Anda el patio revuelto respecto a la niñofobia y el antiniñismo. Lo publicado estos días en la sección de sociedad de La Voz parece haber destapado un problema en esta sociedad tiquismiquis que ha convertido en una cuestión central las molestias que los niños causan a algunos adultos. Curioso. Están dispuestos a alejarlos de su vida como sea para estar tranquilos pero sin renunciar, por ejemplo, a sus espacios públicos de bocinazos y acelerones. Tampoco a sus bares de futboleros gritones y de borrachos pasados de vueltas. Anomalía aceptadas sin que a nadie se lo ocurra establecer ningún veto genérico.

En medio del debate aparece, cómo no, el pasado idealizado. Ese en el que los niños eran supereducados. Ese en el que los adultos resultaban supercomprensivos. En ese clima recordé uno de los episodios de niñofobia más groseros que viví de pequeño. Porque sí, admitámoslo, hay gente que odia a los niños. Los hubo siempre. Y cualquier excusa sirve para destapar esa amargura. Lo que ocurre es que ahora vivimos la versión hipster, supuestamente europea (sí, fuera los niños también son requeteducados, no como aquí) y reivindicativa del tema que huele a viejo. Y huele tan mal como entonces.

Cuando era un crío solía bajar a jugar a la zona de la iglesia de San Pedro de Mezonzo. Los niños queríamos emular a Maradona dándole patadas al balón y, a falta de espacios adecuados, lo hacíamos en la explanada que hay al lado del templo. Allí, poniendo a prueba nuestras rodillas, pasábamos las tardes los chavales de los Mallos, la Falperra y Cuatro Caminos. Algunos condenados a dar clase en colegios maltrechos que ni siquiera tenían un patio para el esparcimiento de la niñería.

Pero había alguien a quien eso molestaba. Al cura de la parroquia. Los balonazos a las paredes de la iglesia le irritaban. El peligro de que los pequeños pudieran romper algún cristal, lo mismo. Decidió, en consonancia, poner unas rejas sobre las vidrieras. Eso podía entrar dentro de lo razonable. Pero añadió una malévola característica: pinchos afilados en las protecciones.

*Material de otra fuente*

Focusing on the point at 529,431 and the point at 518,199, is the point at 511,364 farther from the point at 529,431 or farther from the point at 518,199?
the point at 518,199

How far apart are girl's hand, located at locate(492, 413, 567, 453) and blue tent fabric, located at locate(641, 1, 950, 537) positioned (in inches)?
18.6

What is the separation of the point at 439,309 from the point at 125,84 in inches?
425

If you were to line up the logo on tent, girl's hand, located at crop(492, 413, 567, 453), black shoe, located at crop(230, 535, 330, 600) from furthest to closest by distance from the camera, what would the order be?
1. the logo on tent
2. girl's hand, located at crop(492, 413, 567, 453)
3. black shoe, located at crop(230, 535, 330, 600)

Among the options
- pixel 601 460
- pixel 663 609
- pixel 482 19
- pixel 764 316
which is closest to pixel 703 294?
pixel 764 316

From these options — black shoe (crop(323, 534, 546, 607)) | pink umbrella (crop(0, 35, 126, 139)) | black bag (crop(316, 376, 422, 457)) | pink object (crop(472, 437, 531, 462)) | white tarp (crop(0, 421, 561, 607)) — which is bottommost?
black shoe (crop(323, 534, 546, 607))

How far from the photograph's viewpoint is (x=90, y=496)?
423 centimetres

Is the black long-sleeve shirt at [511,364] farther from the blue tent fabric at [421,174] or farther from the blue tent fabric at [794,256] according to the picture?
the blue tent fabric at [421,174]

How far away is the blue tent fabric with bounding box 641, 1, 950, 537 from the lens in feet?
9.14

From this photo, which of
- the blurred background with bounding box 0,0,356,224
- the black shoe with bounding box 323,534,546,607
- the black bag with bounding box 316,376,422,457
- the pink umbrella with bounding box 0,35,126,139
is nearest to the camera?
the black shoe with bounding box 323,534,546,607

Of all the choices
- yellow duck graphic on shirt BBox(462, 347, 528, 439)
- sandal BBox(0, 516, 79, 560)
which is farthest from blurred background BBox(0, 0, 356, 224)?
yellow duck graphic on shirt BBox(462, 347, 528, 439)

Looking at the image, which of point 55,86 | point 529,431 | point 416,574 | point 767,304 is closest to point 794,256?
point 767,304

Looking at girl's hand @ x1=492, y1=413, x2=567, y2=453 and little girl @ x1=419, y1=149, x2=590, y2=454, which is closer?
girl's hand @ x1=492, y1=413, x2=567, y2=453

De pronto, empezaron a quedar allí pelotas pinchadas. Los balones entonces costaban un dineral. Más a nuestras familias, generalmente modestas y de clase trabajadora. La decepción que se generaba cuando el esférico se clavaba la tengo grabada como el ejemplo de la frustración infantil. Ahí aprendí perfectamente qué es ese odio que ahora llaman niñofobia, que nos parece nuevo y que no lo es tanto. Porque seguro que entre los demandadores de vetos en bloque a niños en bares, aviones u hoteles habrá quien esto de los pinchos le parezca bien. Porque, ya se sabe, los padres de hoy no educan bien a sus niños y la tranquilidad individual está por encima de todo. De los niños, de la humanidad e, incluso, de la propia Constitución Española.